— start STORED DATA —

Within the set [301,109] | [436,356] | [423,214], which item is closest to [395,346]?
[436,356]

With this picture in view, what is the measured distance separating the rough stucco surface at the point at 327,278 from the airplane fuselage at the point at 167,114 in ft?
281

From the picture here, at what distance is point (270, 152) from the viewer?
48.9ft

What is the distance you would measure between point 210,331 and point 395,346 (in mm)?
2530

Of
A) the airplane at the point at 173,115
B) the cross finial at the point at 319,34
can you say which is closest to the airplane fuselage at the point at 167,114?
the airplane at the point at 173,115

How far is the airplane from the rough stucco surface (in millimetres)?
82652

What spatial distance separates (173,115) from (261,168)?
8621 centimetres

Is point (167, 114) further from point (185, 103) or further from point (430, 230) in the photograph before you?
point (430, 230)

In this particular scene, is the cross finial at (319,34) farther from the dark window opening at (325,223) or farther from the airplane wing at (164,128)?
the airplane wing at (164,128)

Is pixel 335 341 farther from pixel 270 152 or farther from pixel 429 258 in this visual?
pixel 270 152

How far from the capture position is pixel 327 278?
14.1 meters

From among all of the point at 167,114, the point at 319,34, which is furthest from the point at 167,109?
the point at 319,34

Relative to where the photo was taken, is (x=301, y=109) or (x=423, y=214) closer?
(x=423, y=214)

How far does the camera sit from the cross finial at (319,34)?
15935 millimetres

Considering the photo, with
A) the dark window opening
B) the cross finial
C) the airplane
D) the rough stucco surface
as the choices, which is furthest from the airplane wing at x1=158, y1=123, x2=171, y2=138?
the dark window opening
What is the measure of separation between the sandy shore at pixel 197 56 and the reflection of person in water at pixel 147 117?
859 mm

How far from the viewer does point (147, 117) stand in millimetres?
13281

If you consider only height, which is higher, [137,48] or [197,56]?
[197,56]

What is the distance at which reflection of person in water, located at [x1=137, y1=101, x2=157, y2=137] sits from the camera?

— end STORED DATA —

▶ [WHAT YOU WILL DO] Starting with the line with "How far does" and going on through the end of the material, write those lines out again with "camera" swapped for "lens" and nothing else changed.

▶ [REPLY TO THE TASK]
How far does the lens sit from the cross finial at (319,34)?
15935 millimetres

Considering the photo, with
A) the dark window opening
B) the cross finial
C) the airplane
D) the rough stucco surface
as the choices, which is furthest from the airplane wing at x1=158, y1=123, x2=171, y2=138?
the dark window opening
What is the measure of separation between the sandy shore at pixel 197 56 and the reflection of person in water at pixel 147 117?
859 mm

How far from the viewer does point (147, 117) stand in millimetres?
13281

If you consider only height, which is higher, [137,48] or [197,56]?
[197,56]

What is the distance at which reflection of person in water, located at [x1=137, y1=101, x2=157, y2=137] sits from the lens?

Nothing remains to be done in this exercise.